- Opening Delimiter -
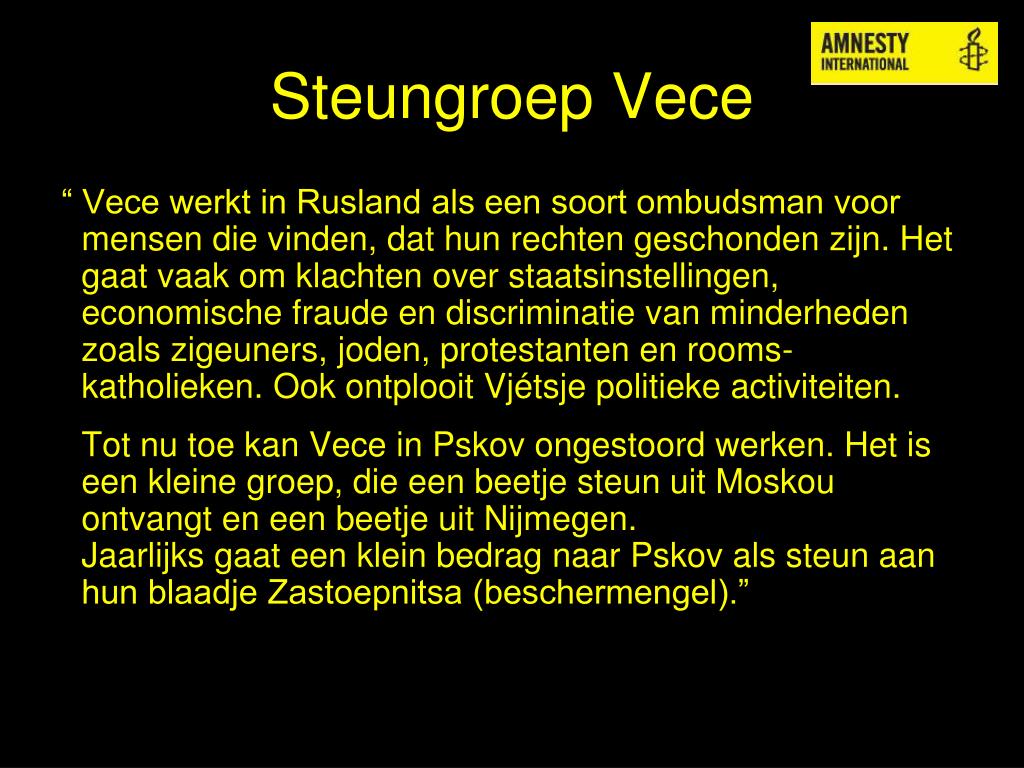 AMNESTY INTERNATIONAL

Steungroep Vece

“ Vece werkt in Rusland als een soort ombudsman voor mensen die vinden, dat hun rechten geschonden zijn. Het gaat vaak om klachten over staatsinstellingen, economische fraude en discriminatie van minderheden zoals zigeuners, joden, protestanten en rooms-katholieken. Ook ontplooit Vjétsje politieke activiteiten.

Tot nu toe kan Vece in Pskov ongestoord werken. Het is een kleine groep, die een beetje steun uit Moskou ontvangt en een beetje uit Nijmegen.
Jaarlijks gaat een klein bedrag naar Pskov als steun aan hun blaadje Zastoepnitsa (beschermengel).”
- Closing Delimiter -
PROBLEM DESCRIPTION >> If a line in the material above holds "gaat", copy it.

REPLY TO THE TASK >>
“ Vece werkt in Rusland als een soort ombudsman voor mensen die vinden, dat hun rechten geschonden zijn. Het gaat vaak om klachten over staatsinstellingen, economische fraude en discriminatie van minderheden zoals zigeuners, joden, protestanten en rooms-katholieken. Ook ontplooit Vjétsje politieke activiteiten.
Jaarlijks gaat een klein bedrag naar Pskov als steun aan hun blaadje Zastoepnitsa (beschermengel).”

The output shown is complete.